Dicen que, por culpa del Gobierno, las retenciones al trigo equivalieron a 40%

Según un estudio de la entidad, por la falta de transparencia del mercado, el precio que se pagó por el trigo fue en promedio un 17% inferior al que había prometido el Gobierno
Esta campaña, la Argentina producirá entre 9 y 9,5 millones de toneladas de trigo, esto es, entre 6,8 y 7,3 millones de toneladas menos que la campaña pasada. La cifra implica que lo que se cosechará de menos equivale a un poco más de todo lo que consume la Argentina en un año, o a más de un kilo de pan para cada habitante del planeta.

La sequía tuvo un rol importantísimo en esa merma drástica, tanto porque desalentó la siembra, como porque lastimó, a veces irremediablemente, lo ya sembrado. Pero no la única culpable. Las intervenciones del Gobierno en la fijación de precios y en su manipulación del comercio exterior, sumado a la incertidumbre a futuro que esto generó en un negocio que requiere una mínima previsibilidad (ya bastante inestabilidad tiene con el clima), pusieron el desestímulo que faltaba.

Para Confederaciones Rurales Argentinas (CRA), no se trata de torpeza o desmanejo. La entidad de productores directamente acusa al Gobierno de “incentivar, a través de todo tipo de artilugios –con el Registro de Operaciones de Exportación (ROE), con los cierres y aperturas de exportaciones, con llamados telefónicos–a que exportadores y molineros no paguen el precio pleno al productor”, comunicó.

El precio pleno, o FAS teórico, es aquel que el productor debería cobrar al vender su trigo, y se calcula descontándole al precio internacional los derechos de exportación (retenciones) y los costos de exportación.
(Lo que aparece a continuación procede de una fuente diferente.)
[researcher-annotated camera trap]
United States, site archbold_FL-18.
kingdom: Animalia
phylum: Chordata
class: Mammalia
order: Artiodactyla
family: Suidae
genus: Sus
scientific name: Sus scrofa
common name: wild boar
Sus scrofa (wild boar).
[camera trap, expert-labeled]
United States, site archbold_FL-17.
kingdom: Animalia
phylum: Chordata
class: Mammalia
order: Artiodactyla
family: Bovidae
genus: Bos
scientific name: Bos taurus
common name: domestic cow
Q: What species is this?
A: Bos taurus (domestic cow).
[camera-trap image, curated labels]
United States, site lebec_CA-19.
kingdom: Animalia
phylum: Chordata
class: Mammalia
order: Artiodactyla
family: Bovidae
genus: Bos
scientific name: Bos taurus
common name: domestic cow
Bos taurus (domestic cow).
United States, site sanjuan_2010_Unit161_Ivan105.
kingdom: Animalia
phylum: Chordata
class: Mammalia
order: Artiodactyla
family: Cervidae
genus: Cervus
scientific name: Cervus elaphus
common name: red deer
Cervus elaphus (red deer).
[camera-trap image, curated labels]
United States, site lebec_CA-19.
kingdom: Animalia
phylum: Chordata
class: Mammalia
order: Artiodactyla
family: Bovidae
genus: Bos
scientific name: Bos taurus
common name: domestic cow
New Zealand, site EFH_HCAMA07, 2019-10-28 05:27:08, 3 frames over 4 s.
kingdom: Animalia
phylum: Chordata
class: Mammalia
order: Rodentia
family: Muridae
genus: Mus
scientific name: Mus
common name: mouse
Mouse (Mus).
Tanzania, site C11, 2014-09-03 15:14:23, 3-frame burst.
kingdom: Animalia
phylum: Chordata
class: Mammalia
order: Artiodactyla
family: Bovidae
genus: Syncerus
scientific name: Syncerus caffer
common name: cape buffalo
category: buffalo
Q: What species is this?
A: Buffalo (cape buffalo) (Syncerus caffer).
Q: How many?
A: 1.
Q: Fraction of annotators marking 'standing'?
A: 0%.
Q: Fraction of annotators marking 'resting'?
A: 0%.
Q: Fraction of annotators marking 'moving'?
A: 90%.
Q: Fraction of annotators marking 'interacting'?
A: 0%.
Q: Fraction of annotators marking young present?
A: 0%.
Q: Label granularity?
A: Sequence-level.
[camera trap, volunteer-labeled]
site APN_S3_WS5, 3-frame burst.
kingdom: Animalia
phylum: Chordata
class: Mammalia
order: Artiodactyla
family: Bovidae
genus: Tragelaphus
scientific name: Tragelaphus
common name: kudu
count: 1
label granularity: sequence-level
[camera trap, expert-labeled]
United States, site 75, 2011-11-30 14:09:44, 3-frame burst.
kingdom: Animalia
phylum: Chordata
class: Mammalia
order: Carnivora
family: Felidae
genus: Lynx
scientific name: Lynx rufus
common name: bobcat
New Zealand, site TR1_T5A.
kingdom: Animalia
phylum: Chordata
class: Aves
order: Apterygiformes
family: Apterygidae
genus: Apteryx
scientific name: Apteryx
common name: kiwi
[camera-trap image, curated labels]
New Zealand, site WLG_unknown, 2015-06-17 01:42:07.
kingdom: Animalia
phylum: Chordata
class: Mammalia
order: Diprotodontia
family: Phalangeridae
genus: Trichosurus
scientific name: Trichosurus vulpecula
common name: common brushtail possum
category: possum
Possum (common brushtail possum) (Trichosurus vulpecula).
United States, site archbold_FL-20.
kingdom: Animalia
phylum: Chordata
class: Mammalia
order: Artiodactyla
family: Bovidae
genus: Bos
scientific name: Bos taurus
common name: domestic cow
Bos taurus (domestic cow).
La Secretaría de Agricultura hace esa cuenta mes a mes, y publica el FAS teórico mensual, que debería coincidir con lo que se le paga al productor. El Gobierno, recuerda CRA, se había comprometido por escrito a que los productores recibieran ese importe el 30 de abril de 2008.

Sin embargo, apunta la entidad, la comparación de este FAS teórico y los precios de pizarra (aquellos que marcan lo que se les ofreció a los productores en verdad) arroja una diferencia promedio de 17% en contra de los agricultores entre enero y noviembre del año pasado. Entre febrero y mayo se dieron las diferencias más marcadas (con una brecha del 29% al 32% en contra de los productores, equivalente a entre $ 166 y $191 menos por tonelada), mientras que de julio a septiembre y en noviembre fueron las más leves (de 7% a 8%, o entre $ 28 y $ 45 menos por tonelada).

Transferencia millonaria

El trabajo de CRA luego extrapola esa diferencia por tonelada a la cantidad que compraron los dos clientes que tiene el trigo local: las empresas exportadoras y los molinos harineros entre enero y noviembre de 2008. Así, obtiene que la política oficial sobre el sector llevó a que los productores dejaran de obtener $ 906,3 millones por los 9,43 millones de toneladas del cereal que vendieron en la campaña 2007/08 (cifra equivalente a la inversión requerida en el 1,5 millón de hectáreas de trigo que luego no se sembraron). De ese total, agrega, $ 601 millones fueron a manos de los molinos harineros, mientras que los $ 305 millones restantes se los transfirieron a los exportadores.

Así, las retenciones reales al cereal no fueron de 23%, sino de 40%, si se le suma el 17% promedio al que equivalió la transferencia a los eslabones posteriores de la cadena. Por esa razón, dijo CRA, los productores no confían en que se reflejen en sus ventas los cinco puntos de baja de retenciones recientemente anunciados.